Coördinatie is gewenst

Voor de uitvoering van de Ontwikkelopgave Natura 2000 moeten per gebied diverse besluiten worden genomen door verschillende bevoegde gezagen. Zonder toepassing van coördinatie doorlopen deze besluiten verschillende procedures en moeten betrokkenen op verschillende momenten en bij verschillende bevoegde gezagen/bestuursrechters hun zienswijze, bezwaar of beroep kenbaar maken. Dit leidt voor betrokkenen tot zeer onduidelijke situaties.

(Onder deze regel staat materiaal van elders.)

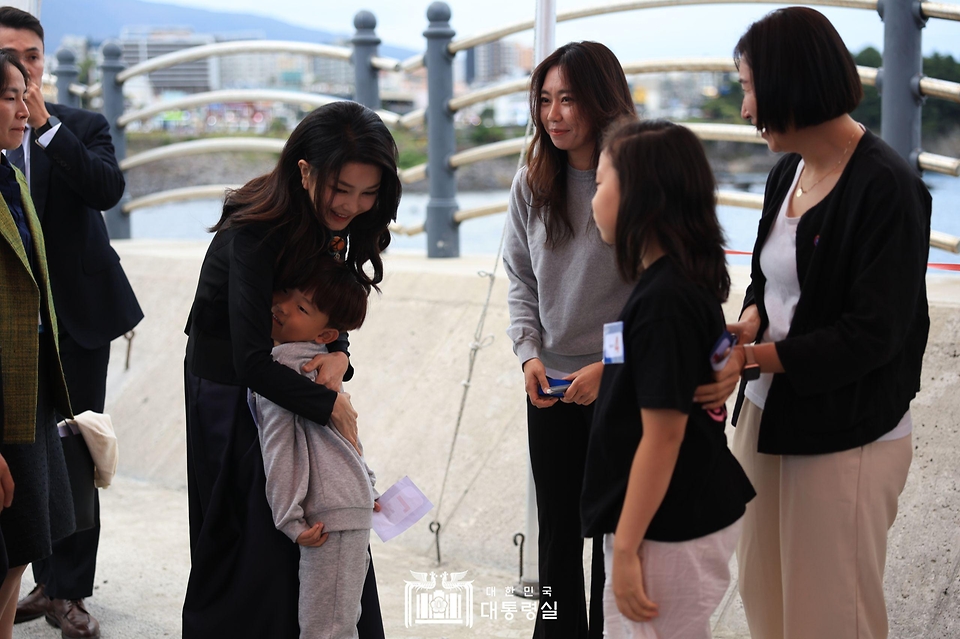 김건희 여사가 제주 서귀포시 서귀포항에서 열린 ‘제4회 제주 서귀포 은갈치 축제 개막식’에 참석해 어린이를 안아주고 있다.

Door toepassing van coördinatie worden alle benodigde besluiten voor de uitvoering van de Ontwikkelopgave Natura2000 per gebied zoveel mogelijk gelijktijdig (danwel geclusterd) voorbereid en ter inzage gelegd. Deze ter inzage legging wordt in één gezamenlijke kennisgeving bekend gemaakt. Alle gecoördineerde (ontwerp)besluiten kunnen ingezien worden bij één loket (de provincie). Desgewenst kan met één zienswijze gereageerd worden op diverse ontwerpbesluiten. Vervolgens kunnen belanghebbenden tegen alle besluiten gelijktijdig beroep indienen bij de Afdeling bestuursrechtspraak vande Raad van State. Dit zorgt voor meer overzichtlijkheid van de (samenhang) van de procedures.

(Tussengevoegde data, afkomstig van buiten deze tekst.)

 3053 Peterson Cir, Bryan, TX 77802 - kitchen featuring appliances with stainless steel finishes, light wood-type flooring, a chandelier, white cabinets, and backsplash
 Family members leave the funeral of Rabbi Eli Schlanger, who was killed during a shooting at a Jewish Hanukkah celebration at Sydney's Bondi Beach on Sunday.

De efficiency van de besluitvorming neemt toe in het geval van toepassing van coördinatie, omdat in plaats van meerdere besluitvormingsprocedures maar één procedure wordt gevoerd. De termijn van de aanvraag van de vergunning tot het definitieve besluit is maximaal zes maanden, maar bij coördinatiekunnen afspraken worden gemaakt over een kortere of langere termijn. Hier worden met de bevoegde gezagen en de aanvrager afspraken over gemaakt, zonder afbreuk te doen aan rechtsbescherming voor derden.

Daarnaast worden de (voorgenomen) besluiten zoveel mogelijk in een vroeg stadium inhoudelijk al op elkaar afgestemd, waarmee tegenstijdigheden in de verschillende besluiten wordt uitgesloten. Dit verkleint het risico op nietuitvoerbare projecten.

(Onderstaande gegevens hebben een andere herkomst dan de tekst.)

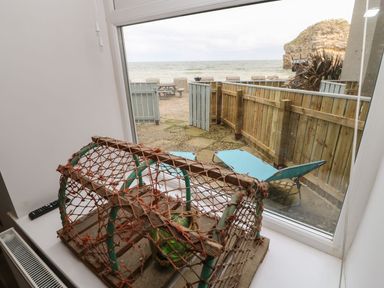 A window view showing a fenced patio with two blue lounge chairs and a picnic table near the sea with a rock formation at The Beach Apartment in South Shields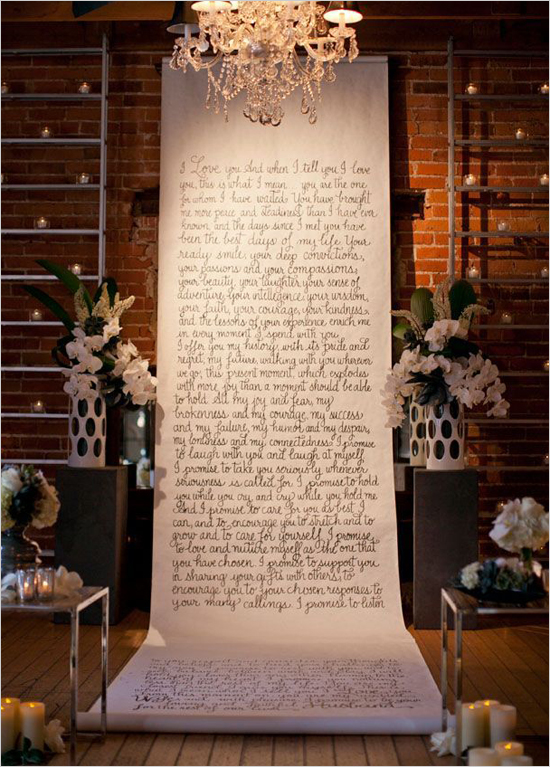 chandelier above ceremony space with handwritten scroll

4. Inhoud van deze coördinatieverordening

Reikwijdte (artikel 2 van de coördinatieverordening)

Deze provinciale coördinatieverordening is van toepassing op alle benodigde besluiten die nodig zijn voor de uitvoering van de instandhoudingsmaatregelen zoals opgenomen in de beheerplannen (op grond van de Natuurbeschermingswet 1998 c.q. de Wet natuurbescherming) en voor de uitvoering van daarmee samenhangende ruimtelijke projecten (bijvoorbeeld het realiseren van maatregelen op grond van de Kaderrichtlijn Water en/of NNNbeleid). Hierbij wordt gedacht aan de volgende besluiten:

  • Vergunning op grond van de Wet natuurbescherming;

  • Vergunning op grond van de Ontgrondingenwet;

  • Vergunning op grond van de Waterwet;

  • Vergunning op grond van de Wet algemene bepalingen omgevingsrecht;

  • Toestemming op grond van het Besluit Omgevingsrecht of de Regeling Omgevingsrecht;

  • Beschikking op grond van de wet bodembescherming naar aanleiding van een melding;

  • Toestemming op grond van het Besluit bodemkwaliteit;

  • Toestemming op grond van de Keur van het Waterschap;

  • Toestemming op grond van het Activiteitenbesluit;

En alle overige besluiten die nodig zijn voor de uitvoering van de maatregelen.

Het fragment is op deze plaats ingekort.